┌─ Information shown

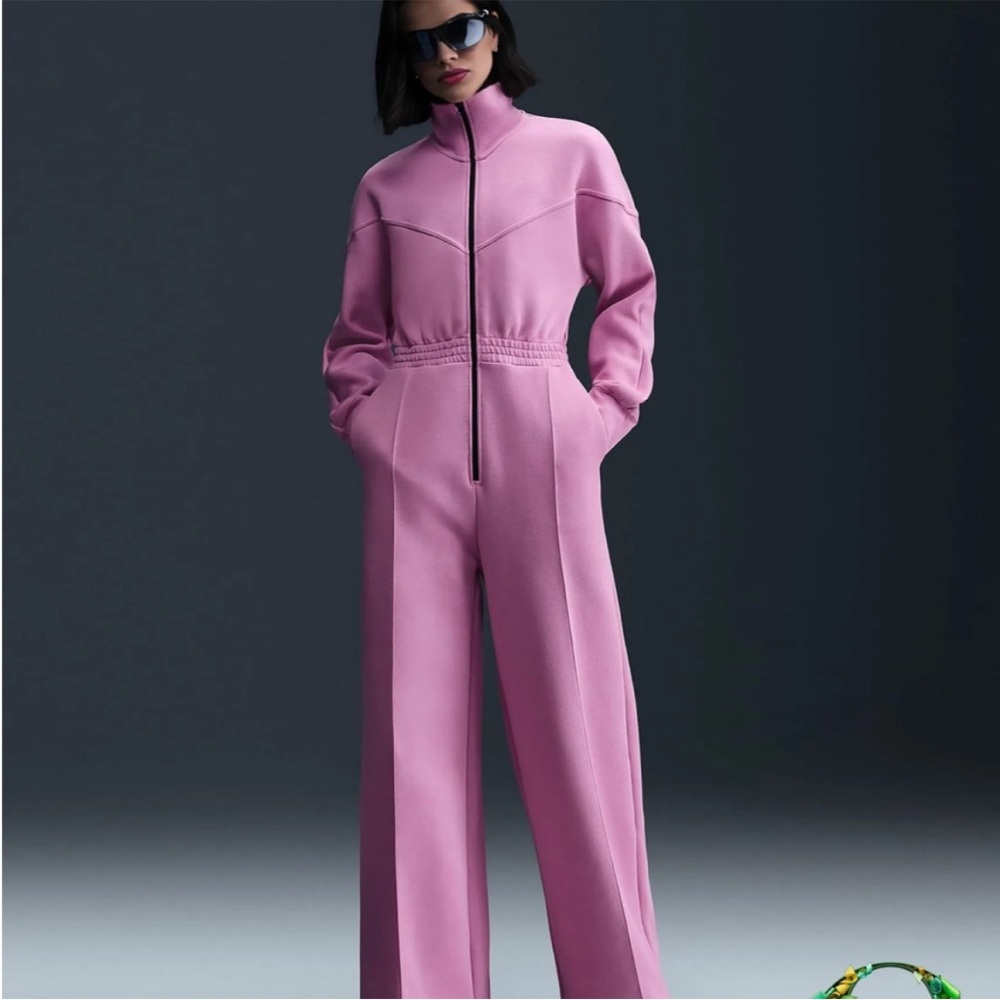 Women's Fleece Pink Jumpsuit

└─
┌─ Information shown

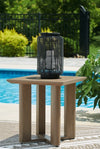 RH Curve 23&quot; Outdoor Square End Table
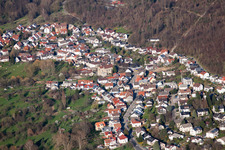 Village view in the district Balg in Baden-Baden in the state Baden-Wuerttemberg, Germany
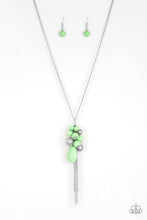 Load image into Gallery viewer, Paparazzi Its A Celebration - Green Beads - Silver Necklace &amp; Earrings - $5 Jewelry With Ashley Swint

└─
┌─ Information shown

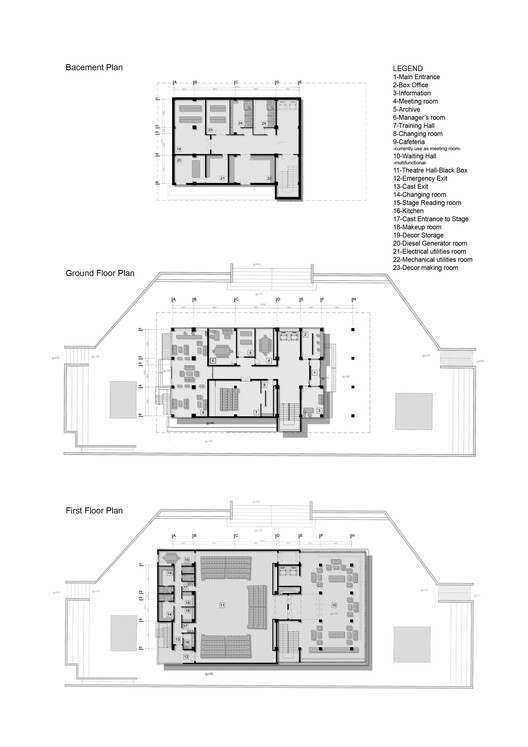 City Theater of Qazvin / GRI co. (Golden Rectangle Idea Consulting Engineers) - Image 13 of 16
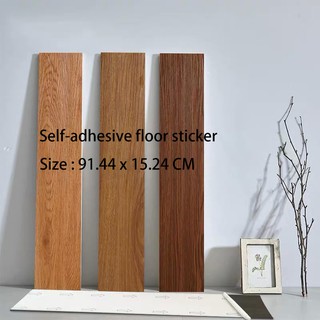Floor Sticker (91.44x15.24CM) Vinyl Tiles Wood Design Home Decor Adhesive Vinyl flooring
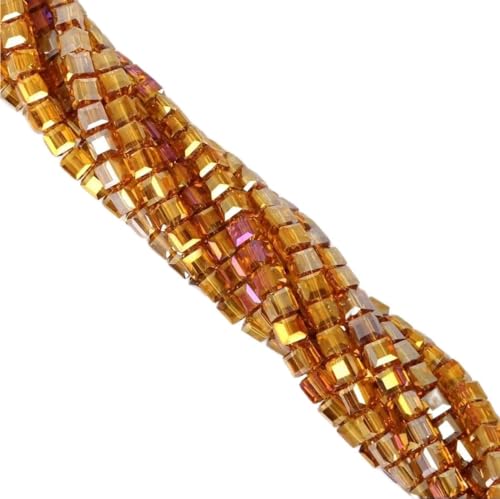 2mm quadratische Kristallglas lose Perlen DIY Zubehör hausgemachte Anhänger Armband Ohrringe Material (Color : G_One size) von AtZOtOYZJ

└─

# Activity:
Respond with the exact lines above running from the one containing "Floor Sticker (91.44x15.24CM)" to the one containing "2mm quadratische Kristallglas", both ends kept and no pictures included.

# Final answer:
Floor Sticker (91.44x15.24CM) Vinyl Tiles Wood Design Home Decor Adhesive Vinyl flooring
 2mm quadratische Kristallglas lose Perlen DIY Zubehör hausgemachte Anhänger Armband Ohrringe Material (Color : G_One size) von AtZOtOYZJ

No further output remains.